Exercices
[A] Reproduisez fidèlement tout le passage du texte sur le revenu de base inconditionnel, de « Contrairement à ce » jusqu'à « point – souhaitent défendre. ».
[B] D'après le texte sur le revenu de base inconditionnel, de quel pourcentage la majorité de droite a-t-elle refusé d'augmenter les rentes AVS ?

RBI : une initiative mi-coquille vide, mi-boîte de Pandore 

Contrairement à ce que prétendent bon nombre des partisans de l’initiative pour le « revenu de base inconditionnel » (RBI), qui ont malheureusement assez tendance à retrancher derrière la formule « si vous êtes contre, c’est que vous n’avez rien compris », je me suis penché très attentivement sur ce concept. Et suis parvenu à la conclusion que ce n’est pas une bonne idée. Mais, au-delà de l’idée de base qu’elle véhicule, l’initiative soumise au vote du peuple et des cantons le 5 juin prochain comporte de réels dangers, en particulier pour les assurances sociales. Et elle fait totalement fi de l’hostilité répétée (et récemment aggravée) de la majorité des chambres fédérales envers les intérêts des personnes que les initiants – je les rejoins sur ce point – souhaitent défendre.

Carte blanche pour la droite dure

L’initiative est en effet une feuille vierge. Elle ne pose que le principe du RBI. Mais ne dit pas un mot de son montant. Ni de son financement. Autant dire qu’ensuite, le Parlement fédéral pourrait en faire n’importe quoi. Les initiants donnent donc une carte blanche à la droite parlementaire pour 1. fixer un montant qui permette de vivre dignement et 2. le financer de manière juste et équitable. Or, ces derniers temps, cette même majorité de droite s’est surtout illustrée par des positions qui vont totalement à l’encontre de ces objectifs : elle a refusé d’augmenter de seulement 10% les rentes AVS (ce qui aurait porté les plus élevées d’entre-elles au niveau du RBI souhaité par les initiants) et, dans le cadre de la RIE 3 fédérale, voté des baisses fiscales massives en faveur des entreprises et de leurs actionnaires, sans la moindre mesure compensatoire pour éviter une catastrophe budgétaire dont les classes moyenne et modeste subiraient les affres. Croire que cette même majorité serait prête à donner suite à toutes les idées des initiants est tout simplement naïf. Certes, il serait toujours possible de lancer un référendum contre une loi d’application du RBI, mais je vous laisse imaginer la position peu cohérente d’initiants obligés de combattre une loi respectant la marge de manœuvre laissée par une initiative qu’ils ont voulue sans montant, ni financement.

Liste des données
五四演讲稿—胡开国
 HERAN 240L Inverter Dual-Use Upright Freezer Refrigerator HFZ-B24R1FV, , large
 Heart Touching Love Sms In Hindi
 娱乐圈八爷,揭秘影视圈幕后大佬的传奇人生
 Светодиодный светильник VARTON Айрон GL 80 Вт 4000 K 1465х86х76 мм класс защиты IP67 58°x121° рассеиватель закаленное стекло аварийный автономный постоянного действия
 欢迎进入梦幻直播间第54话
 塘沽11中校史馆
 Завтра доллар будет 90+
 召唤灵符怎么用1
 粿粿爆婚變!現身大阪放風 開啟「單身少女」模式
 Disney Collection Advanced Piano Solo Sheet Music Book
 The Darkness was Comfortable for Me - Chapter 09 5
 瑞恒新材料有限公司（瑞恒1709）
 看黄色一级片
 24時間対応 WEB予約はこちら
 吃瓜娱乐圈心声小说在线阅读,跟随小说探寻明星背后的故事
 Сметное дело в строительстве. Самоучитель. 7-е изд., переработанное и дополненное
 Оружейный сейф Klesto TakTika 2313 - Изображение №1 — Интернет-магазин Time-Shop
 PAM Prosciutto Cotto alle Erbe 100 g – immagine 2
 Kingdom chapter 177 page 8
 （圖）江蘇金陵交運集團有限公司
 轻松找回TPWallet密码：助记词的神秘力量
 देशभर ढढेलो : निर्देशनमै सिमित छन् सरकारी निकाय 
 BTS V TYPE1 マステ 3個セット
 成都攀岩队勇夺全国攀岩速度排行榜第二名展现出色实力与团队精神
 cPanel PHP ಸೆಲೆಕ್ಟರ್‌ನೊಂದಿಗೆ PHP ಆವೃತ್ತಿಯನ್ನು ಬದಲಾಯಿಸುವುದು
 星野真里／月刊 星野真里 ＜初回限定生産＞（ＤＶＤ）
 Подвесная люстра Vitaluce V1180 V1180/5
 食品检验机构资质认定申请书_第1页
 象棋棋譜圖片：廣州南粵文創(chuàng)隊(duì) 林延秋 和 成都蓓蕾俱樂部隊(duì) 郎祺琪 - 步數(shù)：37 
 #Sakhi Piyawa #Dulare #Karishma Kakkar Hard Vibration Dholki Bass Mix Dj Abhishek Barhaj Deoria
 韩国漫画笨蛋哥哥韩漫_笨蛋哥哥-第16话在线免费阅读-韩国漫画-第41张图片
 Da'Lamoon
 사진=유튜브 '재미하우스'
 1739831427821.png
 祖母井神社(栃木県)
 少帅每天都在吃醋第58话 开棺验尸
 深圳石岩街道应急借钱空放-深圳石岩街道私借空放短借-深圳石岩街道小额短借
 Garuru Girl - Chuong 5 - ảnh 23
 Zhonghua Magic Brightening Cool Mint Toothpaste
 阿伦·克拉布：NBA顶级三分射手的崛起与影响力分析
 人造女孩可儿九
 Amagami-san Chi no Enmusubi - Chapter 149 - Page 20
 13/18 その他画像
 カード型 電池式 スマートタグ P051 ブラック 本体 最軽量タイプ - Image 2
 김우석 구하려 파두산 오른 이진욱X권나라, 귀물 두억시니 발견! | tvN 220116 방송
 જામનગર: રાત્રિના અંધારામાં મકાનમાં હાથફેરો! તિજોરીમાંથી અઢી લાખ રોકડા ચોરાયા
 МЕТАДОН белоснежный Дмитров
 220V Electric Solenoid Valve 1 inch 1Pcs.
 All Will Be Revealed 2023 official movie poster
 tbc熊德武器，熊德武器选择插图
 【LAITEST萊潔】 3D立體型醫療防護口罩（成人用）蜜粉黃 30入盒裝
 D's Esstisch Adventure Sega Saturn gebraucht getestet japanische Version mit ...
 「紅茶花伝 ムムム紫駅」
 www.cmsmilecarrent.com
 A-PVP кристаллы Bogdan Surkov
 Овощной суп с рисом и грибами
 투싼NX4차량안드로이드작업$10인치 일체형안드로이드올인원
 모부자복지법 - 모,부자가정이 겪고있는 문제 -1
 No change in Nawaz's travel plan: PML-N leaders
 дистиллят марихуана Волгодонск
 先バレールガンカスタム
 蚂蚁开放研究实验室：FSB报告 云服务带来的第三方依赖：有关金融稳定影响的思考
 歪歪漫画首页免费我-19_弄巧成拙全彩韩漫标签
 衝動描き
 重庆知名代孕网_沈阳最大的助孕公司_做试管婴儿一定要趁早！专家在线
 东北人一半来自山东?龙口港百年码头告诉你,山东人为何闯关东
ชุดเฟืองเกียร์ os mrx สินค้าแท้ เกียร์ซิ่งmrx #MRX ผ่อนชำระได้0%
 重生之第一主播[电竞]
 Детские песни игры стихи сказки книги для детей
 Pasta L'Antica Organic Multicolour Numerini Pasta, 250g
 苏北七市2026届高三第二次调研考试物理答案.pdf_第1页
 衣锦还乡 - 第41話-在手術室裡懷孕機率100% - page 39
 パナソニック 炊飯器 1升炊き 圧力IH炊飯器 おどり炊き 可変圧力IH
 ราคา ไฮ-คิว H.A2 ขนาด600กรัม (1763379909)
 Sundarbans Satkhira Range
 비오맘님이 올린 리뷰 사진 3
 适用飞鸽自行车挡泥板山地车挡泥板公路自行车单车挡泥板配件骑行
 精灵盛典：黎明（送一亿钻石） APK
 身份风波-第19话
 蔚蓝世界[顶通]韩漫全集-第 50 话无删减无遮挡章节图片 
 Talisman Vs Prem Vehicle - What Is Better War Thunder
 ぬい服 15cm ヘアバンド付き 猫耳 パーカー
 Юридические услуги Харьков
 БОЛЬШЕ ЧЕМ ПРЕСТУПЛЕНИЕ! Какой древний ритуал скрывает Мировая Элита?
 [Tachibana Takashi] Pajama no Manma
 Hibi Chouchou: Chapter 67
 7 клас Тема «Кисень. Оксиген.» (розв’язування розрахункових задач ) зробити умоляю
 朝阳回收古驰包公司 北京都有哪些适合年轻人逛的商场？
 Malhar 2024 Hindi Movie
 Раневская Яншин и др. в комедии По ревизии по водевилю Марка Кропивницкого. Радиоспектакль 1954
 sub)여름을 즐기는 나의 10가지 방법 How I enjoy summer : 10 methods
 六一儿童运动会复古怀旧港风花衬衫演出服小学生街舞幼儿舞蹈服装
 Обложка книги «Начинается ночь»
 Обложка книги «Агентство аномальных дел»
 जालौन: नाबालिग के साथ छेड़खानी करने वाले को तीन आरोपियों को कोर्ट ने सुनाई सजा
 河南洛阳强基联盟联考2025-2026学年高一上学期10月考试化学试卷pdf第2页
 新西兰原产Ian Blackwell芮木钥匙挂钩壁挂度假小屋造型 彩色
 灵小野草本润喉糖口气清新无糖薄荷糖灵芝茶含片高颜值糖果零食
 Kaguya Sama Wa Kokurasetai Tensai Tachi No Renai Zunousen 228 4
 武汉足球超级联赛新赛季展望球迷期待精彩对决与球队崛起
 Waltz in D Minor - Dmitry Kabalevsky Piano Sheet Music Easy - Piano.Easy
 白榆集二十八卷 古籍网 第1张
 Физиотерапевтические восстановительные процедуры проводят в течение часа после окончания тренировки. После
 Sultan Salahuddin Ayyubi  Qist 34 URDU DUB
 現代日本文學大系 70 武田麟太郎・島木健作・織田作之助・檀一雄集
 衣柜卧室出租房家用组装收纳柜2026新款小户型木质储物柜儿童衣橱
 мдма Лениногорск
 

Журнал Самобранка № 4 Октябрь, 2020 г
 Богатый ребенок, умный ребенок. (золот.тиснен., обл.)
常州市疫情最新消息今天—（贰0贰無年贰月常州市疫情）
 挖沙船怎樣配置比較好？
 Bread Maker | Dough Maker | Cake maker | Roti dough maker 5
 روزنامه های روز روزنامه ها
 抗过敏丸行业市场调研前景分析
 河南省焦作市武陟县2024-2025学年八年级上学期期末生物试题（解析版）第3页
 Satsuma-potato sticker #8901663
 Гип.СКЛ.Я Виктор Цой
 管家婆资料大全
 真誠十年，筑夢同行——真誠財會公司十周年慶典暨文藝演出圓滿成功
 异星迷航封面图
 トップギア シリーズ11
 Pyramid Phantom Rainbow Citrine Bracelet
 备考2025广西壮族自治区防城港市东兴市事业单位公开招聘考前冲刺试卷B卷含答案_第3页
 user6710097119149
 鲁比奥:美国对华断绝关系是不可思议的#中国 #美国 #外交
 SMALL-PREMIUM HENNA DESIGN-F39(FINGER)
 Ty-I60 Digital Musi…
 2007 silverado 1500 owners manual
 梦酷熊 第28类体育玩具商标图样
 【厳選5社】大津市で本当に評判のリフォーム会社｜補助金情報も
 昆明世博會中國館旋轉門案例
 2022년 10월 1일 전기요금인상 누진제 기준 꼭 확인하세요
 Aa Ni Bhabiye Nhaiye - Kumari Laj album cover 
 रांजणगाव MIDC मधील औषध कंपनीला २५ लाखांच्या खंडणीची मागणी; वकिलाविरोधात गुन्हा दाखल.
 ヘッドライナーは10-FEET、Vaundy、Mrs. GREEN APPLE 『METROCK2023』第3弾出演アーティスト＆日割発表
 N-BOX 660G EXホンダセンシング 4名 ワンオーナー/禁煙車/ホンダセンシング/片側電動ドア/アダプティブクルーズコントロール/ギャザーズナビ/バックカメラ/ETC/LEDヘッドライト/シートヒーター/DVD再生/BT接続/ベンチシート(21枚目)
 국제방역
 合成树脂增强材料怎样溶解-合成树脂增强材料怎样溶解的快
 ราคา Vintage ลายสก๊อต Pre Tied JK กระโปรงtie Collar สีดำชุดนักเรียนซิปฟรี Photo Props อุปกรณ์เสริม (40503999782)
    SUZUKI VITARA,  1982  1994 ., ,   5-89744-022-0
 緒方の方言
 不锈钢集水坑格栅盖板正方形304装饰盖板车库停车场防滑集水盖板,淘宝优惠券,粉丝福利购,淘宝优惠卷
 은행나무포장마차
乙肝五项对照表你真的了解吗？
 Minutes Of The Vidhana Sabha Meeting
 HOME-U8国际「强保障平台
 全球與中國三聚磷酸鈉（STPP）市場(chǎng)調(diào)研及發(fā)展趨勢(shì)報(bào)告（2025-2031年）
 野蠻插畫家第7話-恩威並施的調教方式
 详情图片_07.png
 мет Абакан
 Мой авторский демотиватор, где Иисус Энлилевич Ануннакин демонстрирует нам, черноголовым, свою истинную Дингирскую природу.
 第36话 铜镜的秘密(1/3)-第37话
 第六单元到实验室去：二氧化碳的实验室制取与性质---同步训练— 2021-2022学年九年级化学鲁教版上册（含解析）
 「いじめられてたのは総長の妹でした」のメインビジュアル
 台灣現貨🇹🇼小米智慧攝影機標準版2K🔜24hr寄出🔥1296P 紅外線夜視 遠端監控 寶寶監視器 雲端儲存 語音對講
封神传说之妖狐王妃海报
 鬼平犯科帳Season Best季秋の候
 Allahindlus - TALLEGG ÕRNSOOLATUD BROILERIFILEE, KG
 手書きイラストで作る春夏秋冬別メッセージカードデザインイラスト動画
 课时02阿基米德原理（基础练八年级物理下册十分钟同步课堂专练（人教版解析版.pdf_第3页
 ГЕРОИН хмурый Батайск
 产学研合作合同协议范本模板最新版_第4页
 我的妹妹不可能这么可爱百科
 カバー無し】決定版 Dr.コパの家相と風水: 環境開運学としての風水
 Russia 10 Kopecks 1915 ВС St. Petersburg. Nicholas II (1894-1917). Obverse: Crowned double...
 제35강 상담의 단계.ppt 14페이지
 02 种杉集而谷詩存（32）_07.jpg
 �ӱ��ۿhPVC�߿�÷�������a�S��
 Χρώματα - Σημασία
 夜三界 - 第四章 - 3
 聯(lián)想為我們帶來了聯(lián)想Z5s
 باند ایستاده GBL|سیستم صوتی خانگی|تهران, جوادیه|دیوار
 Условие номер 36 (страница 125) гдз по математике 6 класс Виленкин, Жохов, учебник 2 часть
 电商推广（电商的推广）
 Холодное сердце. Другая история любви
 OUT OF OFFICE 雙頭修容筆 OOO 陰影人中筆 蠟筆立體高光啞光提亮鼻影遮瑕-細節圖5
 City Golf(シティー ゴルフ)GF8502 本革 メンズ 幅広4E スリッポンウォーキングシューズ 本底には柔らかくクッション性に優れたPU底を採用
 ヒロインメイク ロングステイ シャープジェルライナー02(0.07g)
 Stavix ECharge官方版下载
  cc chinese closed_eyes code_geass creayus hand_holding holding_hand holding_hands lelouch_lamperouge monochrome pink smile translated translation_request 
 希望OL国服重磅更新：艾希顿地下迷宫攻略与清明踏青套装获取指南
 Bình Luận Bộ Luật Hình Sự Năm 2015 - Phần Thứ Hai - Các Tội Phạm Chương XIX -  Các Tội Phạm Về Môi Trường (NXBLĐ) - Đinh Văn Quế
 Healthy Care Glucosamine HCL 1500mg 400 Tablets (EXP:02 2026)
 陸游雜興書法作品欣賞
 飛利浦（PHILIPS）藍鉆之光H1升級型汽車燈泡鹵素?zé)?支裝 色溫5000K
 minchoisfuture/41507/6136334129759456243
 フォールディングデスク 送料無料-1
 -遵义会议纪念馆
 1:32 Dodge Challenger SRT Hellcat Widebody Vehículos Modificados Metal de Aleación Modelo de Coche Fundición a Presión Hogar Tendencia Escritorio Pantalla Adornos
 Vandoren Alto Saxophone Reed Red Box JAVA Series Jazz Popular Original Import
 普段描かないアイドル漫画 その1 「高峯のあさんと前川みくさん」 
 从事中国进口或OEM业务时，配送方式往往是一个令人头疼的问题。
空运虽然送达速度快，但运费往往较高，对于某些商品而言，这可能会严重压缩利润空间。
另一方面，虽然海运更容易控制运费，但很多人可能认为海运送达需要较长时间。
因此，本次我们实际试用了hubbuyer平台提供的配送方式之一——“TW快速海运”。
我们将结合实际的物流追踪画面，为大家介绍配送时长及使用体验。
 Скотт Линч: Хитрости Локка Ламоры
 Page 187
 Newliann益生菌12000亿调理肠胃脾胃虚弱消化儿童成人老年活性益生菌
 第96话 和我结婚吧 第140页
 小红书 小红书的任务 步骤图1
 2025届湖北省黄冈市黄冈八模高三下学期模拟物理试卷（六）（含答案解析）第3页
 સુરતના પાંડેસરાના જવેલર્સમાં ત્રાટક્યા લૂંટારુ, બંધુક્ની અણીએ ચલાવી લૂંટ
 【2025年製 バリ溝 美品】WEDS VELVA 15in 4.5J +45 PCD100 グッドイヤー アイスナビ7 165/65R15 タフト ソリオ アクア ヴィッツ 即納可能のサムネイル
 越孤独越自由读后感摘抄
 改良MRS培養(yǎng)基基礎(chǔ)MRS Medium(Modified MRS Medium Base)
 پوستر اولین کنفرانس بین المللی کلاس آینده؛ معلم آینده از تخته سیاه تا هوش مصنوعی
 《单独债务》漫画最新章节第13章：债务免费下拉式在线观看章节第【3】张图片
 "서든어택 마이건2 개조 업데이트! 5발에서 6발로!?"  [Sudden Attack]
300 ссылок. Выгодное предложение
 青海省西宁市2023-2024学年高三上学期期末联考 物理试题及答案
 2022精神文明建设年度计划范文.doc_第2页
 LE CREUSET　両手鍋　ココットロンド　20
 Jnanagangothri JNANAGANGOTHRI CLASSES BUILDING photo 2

Corrigé des exercices
[A]
Contrairement à ce que prétendent bon nombre des partisans de l’initiative pour le « revenu de base inconditionnel » (RBI), qui ont malheureusement assez tendance à retrancher derrière la formule « si vous êtes contre, c’est que vous n’avez rien compris », je me suis penché très attentivement sur ce concept. Et suis parvenu à la conclusion que ce n’est pas une bonne idée. Mais, au-delà de l’idée de base qu’elle véhicule, l’initiative soumise au vote du peuple et des cantons le 5 juin prochain comporte de réels dangers, en particulier pour les assurances sociales. Et elle fait totalement fi de l’hostilité répétée (et récemment aggravée) de la majorité des chambres fédérales envers les intérêts des personnes que les initiants – je les rejoins sur ce point – souhaitent défendre.

[B] De 10 %.